> Problem statement:
Copy out the rows between the line containing "Which of [48,83]" and the line containing "4. (x=106, y=68)", inclusive, reproducing them without any changes.

[Recorded data]

------------------------------------

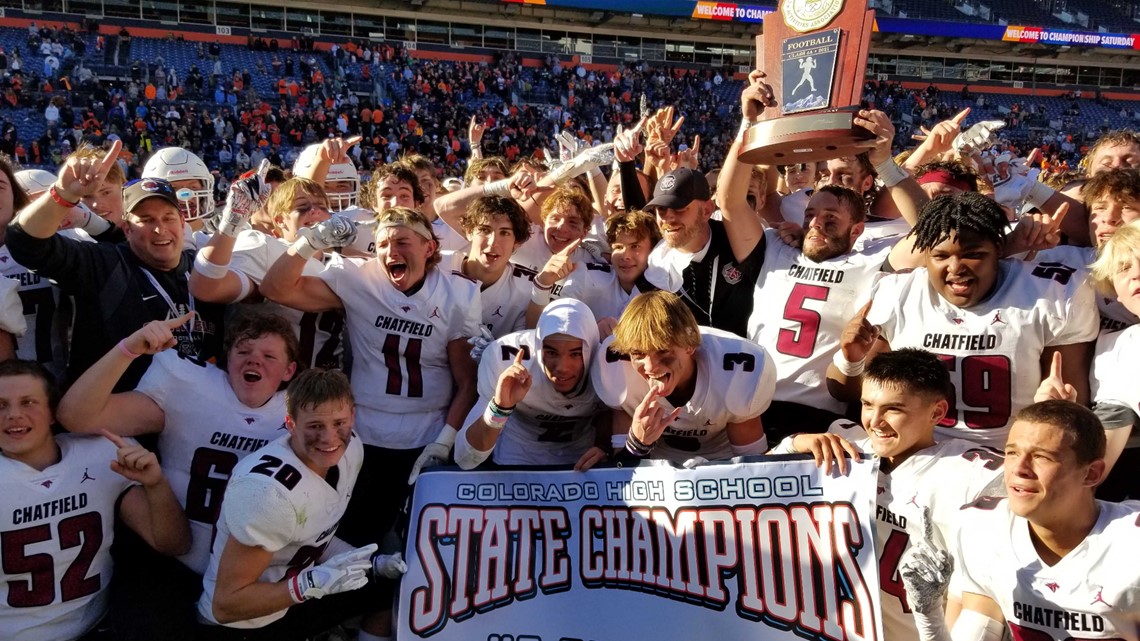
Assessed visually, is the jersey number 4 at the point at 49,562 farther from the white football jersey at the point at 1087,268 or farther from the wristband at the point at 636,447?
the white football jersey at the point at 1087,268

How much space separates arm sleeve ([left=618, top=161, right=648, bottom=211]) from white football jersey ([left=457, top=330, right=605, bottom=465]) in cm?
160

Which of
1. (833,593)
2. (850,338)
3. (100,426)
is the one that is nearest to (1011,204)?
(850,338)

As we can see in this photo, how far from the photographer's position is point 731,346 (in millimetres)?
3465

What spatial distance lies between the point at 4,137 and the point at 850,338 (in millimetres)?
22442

------------------------------------

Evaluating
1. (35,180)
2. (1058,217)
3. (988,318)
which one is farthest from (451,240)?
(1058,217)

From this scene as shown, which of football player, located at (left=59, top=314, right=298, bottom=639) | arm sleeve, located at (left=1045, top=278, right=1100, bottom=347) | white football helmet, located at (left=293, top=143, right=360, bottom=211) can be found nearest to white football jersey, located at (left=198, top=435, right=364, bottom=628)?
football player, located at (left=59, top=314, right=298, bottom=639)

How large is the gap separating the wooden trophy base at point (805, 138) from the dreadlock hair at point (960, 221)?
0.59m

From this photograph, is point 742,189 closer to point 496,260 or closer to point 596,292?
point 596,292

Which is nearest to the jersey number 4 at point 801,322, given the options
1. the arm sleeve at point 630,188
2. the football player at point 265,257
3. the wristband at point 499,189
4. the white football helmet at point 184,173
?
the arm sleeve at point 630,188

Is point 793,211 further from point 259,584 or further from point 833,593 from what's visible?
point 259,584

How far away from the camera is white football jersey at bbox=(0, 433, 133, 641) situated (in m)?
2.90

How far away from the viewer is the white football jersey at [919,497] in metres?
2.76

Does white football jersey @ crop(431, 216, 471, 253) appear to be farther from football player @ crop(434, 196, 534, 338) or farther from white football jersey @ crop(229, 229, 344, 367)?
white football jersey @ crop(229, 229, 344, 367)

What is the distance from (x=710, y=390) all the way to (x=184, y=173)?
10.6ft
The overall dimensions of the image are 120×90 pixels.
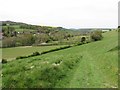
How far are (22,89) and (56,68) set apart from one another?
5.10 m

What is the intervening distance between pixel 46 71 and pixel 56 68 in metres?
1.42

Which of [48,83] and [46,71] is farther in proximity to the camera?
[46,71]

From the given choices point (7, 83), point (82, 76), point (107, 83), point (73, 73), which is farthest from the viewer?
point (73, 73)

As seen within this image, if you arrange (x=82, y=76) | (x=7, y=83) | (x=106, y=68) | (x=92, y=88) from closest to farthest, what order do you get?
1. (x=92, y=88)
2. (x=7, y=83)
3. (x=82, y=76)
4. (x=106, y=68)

------------------------------------

> Result:
Which of [48,83] and [46,71] is farther in proximity to the camera?
[46,71]

From the given choices point (7, 83), point (82, 76), point (107, 83), point (73, 73), which is farthest from the viewer?
point (73, 73)

As seen within this image, if you arrange (x=82, y=76) | (x=7, y=83) | (x=106, y=68) | (x=92, y=88) from closest to farthest, what order do you get?
1. (x=92, y=88)
2. (x=7, y=83)
3. (x=82, y=76)
4. (x=106, y=68)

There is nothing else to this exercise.